**What to produce**
You are asked to write out the entries exactly as they are given.

-------- Excerpted records

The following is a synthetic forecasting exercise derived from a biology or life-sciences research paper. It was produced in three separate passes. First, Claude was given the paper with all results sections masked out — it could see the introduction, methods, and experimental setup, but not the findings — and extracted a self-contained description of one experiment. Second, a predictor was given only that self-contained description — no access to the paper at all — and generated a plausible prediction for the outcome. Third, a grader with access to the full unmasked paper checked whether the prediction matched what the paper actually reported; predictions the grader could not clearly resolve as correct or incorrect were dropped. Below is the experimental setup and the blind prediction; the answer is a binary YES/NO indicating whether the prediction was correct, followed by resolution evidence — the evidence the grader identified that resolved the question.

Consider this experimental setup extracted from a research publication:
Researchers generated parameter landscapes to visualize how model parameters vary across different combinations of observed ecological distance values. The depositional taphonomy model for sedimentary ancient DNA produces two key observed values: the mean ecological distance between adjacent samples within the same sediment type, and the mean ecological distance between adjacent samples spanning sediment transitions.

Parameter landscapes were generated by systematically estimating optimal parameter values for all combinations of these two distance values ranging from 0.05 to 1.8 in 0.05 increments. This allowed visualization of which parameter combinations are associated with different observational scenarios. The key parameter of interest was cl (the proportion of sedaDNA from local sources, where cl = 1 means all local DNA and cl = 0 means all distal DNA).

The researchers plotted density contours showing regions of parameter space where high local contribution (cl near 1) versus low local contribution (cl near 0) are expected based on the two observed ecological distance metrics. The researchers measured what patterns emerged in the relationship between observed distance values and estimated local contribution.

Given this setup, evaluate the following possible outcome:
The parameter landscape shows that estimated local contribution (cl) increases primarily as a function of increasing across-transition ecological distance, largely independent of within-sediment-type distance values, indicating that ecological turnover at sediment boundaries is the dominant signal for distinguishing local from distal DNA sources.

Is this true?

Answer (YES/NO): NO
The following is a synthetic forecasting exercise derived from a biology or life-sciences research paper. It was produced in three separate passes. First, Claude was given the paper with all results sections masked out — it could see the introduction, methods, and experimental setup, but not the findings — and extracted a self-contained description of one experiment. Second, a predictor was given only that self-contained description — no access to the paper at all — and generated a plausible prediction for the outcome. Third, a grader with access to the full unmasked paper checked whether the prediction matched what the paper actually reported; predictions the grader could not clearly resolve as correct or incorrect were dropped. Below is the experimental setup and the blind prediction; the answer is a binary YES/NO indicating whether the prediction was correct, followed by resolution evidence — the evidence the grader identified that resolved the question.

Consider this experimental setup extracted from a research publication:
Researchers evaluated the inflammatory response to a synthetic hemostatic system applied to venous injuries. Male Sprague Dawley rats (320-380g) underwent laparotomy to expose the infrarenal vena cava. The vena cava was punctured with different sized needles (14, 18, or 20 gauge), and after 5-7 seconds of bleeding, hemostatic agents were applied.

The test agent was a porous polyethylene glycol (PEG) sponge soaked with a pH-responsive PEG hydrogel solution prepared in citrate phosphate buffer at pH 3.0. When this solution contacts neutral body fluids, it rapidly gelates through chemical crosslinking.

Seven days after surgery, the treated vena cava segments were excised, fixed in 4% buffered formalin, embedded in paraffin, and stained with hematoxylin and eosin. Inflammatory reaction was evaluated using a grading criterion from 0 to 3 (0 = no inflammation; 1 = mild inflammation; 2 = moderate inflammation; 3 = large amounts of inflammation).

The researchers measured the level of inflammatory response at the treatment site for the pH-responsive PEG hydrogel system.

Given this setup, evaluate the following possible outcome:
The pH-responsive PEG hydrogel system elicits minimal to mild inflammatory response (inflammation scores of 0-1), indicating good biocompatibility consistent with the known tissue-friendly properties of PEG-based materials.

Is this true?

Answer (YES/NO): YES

----------------

**Reply**
The following is a synthetic forecasting exercise derived from a biology or life-sciences research paper. It was produced in three separate passes. First, Claude was given the paper with all results sections masked out — it could see the introduction, methods, and experimental setup, but not the findings — and extracted a self-contained description of one experiment. Second, a predictor was given only that self-contained description — no access to the paper at all — and generated a plausible prediction for the outcome. Third, a grader with access to the full unmasked paper checked whether the prediction matched what the paper actually reported; predictions the grader could not clearly resolve as correct or incorrect were dropped. Below is the experimental setup and the blind prediction; the answer is a binary YES/NO indicating whether the prediction was correct, followed by resolution evidence — the evidence the grader identified that resolved the question.

Consider this experimental setup extracted from a research publication:
Researchers generated parameter landscapes to visualize how model parameters vary across different combinations of observed ecological distance values. The depositional taphonomy model for sedimentary ancient DNA produces two key observed values: the mean ecological distance between adjacent samples within the same sediment type, and the mean ecological distance between adjacent samples spanning sediment transitions.

Parameter landscapes were generated by systematically estimating optimal parameter values for all combinations of these two distance values ranging from 0.05 to 1.8 in 0.05 increments. This allowed visualization of which parameter combinations are associated with different observational scenarios. The key parameter of interest was cl (the proportion of sedaDNA from local sources, where cl = 1 means all local DNA and cl = 0 means all distal DNA).

The researchers plotted density contours showing regions of parameter space where high local contribution (cl near 1) versus low local contribution (cl near 0) are expected based on the two observed ecological distance metrics. The researchers measured what patterns emerged in the relationship between observed distance values and estimated local contribution.

Given this setup, evaluate the following possible outcome:
The parameter landscape shows that estimated local contribution (cl) increases primarily as a function of increasing across-transition ecological distance, largely independent of within-sediment-type distance values, indicating that ecological turnover at sediment boundaries is the dominant signal for distinguishing local from distal DNA sources.

Is this true?

Answer (YES/NO): NO
The following is a synthetic forecasting exercise derived from a biology or life-sciences research paper. It was produced in three separate passes. First, Claude was given the paper with all results sections masked out — it could see the introduction, methods, and experimental setup, but not the findings — and extracted a self-contained description of one experiment. Second, a predictor was given only that self-contained description — no access to the paper at all — and generated a plausible prediction for the outcome. Third, a grader with access to the full unmasked paper checked whether the prediction matched what the paper actually reported; predictions the grader could not clearly resolve as correct or incorrect were dropped. Below is the experimental setup and the blind prediction; the answer is a binary YES/NO indicating whether the prediction was correct, followed by resolution evidence — the evidence the grader identified that resolved the question.

Consider this experimental setup extracted from a research publication:
Researchers evaluated the inflammatory response to a synthetic hemostatic system applied to venous injuries. Male Sprague Dawley rats (320-380g) underwent laparotomy to expose the infrarenal vena cava. The vena cava was punctured with different sized needles (14, 18, or 20 gauge), and after 5-7 seconds of bleeding, hemostatic agents were applied.

The test agent was a porous polyethylene glycol (PEG) sponge soaked with a pH-responsive PEG hydrogel solution prepared in citrate phosphate buffer at pH 3.0. When this solution contacts neutral body fluids, it rapidly gelates through chemical crosslinking.

Seven days after surgery, the treated vena cava segments were excised, fixed in 4% buffered formalin, embedded in paraffin, and stained with hematoxylin and eosin. Inflammatory reaction was evaluated using a grading criterion from 0 to 3 (0 = no inflammation; 1 = mild inflammation; 2 = moderate inflammation; 3 = large amounts of inflammation).

The researchers measured the level of inflammatory response at the treatment site for the pH-responsive PEG hydrogel system.

Given this setup, evaluate the following possible outcome:
The pH-responsive PEG hydrogel system elicits minimal to mild inflammatory response (inflammation scores of 0-1), indicating good biocompatibility consistent with the known tissue-friendly properties of PEG-based materials.

Is this true?

Answer (YES/NO): YES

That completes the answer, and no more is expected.